◆ **EXERCISE DETAILS**
Go through the entries below and copy each line that holds the word "status".

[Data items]
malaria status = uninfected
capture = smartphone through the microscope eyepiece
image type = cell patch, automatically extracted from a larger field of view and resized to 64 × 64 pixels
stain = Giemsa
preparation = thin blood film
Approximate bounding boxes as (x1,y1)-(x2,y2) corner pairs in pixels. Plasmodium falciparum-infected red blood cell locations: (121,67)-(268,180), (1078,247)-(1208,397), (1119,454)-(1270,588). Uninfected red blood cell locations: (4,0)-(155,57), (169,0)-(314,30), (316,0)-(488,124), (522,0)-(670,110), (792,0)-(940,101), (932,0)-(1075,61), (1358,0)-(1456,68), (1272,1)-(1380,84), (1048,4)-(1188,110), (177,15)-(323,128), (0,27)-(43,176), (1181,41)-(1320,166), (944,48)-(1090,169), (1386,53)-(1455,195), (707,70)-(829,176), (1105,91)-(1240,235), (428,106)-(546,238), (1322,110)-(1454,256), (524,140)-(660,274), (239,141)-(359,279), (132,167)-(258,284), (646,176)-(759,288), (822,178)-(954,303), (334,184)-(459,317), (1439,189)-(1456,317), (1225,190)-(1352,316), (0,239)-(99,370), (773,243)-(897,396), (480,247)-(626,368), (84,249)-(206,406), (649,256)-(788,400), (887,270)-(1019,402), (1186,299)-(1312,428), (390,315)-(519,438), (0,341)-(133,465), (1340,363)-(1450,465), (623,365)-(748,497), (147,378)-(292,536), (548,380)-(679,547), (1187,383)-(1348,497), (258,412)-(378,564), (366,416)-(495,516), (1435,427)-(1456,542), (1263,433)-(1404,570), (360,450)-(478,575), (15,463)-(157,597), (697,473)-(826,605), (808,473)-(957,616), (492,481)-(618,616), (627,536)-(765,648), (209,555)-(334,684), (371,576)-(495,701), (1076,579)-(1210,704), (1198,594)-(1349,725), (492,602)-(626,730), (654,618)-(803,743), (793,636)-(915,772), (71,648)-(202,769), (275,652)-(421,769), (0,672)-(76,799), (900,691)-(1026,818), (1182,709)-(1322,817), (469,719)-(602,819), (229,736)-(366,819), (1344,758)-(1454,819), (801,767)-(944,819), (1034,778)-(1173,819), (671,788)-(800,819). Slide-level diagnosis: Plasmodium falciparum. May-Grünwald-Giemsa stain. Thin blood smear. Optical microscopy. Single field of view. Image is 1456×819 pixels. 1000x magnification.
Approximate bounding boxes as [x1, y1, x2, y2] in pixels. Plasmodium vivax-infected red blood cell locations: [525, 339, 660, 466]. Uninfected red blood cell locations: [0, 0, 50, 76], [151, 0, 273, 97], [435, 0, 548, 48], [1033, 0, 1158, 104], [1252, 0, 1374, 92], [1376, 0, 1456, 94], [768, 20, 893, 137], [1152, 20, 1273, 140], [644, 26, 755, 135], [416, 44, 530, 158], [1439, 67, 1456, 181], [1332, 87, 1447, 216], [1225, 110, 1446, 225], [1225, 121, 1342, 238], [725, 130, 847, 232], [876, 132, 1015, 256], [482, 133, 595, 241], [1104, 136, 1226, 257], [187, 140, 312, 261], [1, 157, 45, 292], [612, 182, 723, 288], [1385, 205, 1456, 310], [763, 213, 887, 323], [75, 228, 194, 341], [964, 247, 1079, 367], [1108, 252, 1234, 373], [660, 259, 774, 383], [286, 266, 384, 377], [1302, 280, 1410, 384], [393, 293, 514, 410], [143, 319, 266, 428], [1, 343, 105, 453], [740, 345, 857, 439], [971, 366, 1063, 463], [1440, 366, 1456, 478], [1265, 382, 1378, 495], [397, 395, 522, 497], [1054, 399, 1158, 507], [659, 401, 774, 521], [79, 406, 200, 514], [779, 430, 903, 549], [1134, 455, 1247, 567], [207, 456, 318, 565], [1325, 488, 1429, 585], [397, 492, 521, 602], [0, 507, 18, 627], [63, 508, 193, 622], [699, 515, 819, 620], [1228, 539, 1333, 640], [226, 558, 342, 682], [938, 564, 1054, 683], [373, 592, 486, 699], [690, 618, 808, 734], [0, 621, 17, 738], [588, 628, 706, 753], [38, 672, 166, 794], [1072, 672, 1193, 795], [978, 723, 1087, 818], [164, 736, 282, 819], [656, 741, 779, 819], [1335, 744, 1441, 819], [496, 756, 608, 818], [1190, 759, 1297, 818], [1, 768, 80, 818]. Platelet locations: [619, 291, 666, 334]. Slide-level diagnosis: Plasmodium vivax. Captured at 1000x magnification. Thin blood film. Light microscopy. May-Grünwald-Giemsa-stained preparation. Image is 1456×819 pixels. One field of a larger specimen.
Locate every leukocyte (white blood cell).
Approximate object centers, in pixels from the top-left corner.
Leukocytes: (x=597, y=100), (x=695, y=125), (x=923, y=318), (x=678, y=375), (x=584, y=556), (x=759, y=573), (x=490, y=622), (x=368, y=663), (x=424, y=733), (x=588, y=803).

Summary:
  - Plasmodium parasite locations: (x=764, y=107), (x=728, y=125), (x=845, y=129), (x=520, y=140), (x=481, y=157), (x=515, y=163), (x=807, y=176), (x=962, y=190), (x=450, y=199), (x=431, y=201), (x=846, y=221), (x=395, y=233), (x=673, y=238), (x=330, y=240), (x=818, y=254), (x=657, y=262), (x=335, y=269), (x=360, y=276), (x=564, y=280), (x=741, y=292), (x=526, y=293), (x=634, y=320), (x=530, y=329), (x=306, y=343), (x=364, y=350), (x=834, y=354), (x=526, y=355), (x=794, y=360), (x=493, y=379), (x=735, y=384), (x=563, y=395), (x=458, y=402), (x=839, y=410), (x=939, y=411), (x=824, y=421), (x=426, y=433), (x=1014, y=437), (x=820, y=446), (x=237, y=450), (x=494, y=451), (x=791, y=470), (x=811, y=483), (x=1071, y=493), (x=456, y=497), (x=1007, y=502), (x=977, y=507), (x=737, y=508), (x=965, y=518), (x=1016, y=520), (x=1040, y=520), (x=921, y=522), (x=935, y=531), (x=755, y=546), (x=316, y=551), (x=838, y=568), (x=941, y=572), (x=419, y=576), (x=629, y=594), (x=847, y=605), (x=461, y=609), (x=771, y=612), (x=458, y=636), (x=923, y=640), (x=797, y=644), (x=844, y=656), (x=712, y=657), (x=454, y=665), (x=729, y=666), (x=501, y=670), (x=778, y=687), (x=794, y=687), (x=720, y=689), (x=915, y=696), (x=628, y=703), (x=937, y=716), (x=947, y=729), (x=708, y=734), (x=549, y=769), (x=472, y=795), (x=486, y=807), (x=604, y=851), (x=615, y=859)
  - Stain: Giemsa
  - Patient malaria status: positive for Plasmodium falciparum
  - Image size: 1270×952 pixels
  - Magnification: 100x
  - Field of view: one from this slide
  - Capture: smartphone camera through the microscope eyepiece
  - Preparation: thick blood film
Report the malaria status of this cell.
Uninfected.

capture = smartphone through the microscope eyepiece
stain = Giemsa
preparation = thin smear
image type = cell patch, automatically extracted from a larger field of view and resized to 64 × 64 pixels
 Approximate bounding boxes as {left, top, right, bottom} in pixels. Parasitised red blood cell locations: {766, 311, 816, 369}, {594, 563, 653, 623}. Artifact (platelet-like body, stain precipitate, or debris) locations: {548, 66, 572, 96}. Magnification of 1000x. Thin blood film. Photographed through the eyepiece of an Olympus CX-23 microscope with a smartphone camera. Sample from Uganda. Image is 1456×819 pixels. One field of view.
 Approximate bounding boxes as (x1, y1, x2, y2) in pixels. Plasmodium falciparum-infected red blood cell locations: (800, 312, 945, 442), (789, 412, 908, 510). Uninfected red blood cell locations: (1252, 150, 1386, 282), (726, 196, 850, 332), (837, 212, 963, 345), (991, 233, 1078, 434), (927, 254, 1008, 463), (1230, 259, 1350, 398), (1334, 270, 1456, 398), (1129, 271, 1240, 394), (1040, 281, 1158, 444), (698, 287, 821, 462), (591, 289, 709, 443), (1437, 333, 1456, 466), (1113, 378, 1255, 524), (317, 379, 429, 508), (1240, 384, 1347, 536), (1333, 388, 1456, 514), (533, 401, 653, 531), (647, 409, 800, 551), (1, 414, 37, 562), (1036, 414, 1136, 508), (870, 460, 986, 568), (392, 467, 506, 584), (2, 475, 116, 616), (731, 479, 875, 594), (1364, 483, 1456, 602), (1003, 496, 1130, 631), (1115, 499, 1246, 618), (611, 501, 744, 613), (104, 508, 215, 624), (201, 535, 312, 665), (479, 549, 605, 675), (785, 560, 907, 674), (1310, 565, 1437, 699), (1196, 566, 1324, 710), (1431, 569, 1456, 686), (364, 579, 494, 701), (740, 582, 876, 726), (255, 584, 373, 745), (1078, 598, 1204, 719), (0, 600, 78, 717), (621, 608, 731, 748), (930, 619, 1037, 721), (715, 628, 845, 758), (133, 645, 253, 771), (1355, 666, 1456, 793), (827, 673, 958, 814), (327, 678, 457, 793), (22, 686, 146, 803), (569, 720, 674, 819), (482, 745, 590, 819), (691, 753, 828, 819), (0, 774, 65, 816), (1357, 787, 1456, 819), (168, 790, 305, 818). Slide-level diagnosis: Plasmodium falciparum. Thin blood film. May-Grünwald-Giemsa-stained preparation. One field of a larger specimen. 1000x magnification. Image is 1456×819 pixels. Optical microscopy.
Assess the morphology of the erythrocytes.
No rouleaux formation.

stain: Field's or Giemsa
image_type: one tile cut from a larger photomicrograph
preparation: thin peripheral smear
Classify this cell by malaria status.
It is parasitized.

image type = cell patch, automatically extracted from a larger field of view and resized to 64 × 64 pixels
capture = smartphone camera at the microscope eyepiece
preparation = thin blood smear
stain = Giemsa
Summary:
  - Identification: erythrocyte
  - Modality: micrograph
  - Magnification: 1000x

◆ **RESPONSE AREA**
malaria status = uninfected
  - Patient malaria status: positive for Plasmodium falciparum
Report the malaria status of this cell.
Classify this cell by malaria status.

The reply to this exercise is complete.